### EXERCISE DIRECTIONS
Copy out each of the following rows word for word, keeping every number, bracket and punctuation mark unchanged.

[Excerpts from a spatial reasoning dataset]
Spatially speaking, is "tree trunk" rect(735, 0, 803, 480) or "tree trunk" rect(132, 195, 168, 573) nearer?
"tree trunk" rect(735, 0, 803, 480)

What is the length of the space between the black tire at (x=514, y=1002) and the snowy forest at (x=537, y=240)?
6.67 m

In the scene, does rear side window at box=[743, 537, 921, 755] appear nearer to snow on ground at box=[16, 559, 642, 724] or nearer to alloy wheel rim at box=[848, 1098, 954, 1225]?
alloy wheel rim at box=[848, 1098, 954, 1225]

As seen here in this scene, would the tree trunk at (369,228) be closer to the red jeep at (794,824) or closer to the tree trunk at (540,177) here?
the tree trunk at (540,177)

### RESPONSE TO THIS EXERCISE
Spatially speaking, is "tree trunk" rect(735, 0, 803, 480) or "tree trunk" rect(132, 195, 168, 573) nearer?
"tree trunk" rect(735, 0, 803, 480)

What is the length of the space between the black tire at (x=514, y=1002) and the snowy forest at (x=537, y=240)?
6.67 m

In the scene, does rear side window at box=[743, 537, 921, 755] appear nearer to snow on ground at box=[16, 559, 642, 724] or nearer to alloy wheel rim at box=[848, 1098, 954, 1225]?
alloy wheel rim at box=[848, 1098, 954, 1225]

As seen here in this scene, would the tree trunk at (369,228) be closer to the red jeep at (794,824) or closer to the tree trunk at (540,177) here?
the tree trunk at (540,177)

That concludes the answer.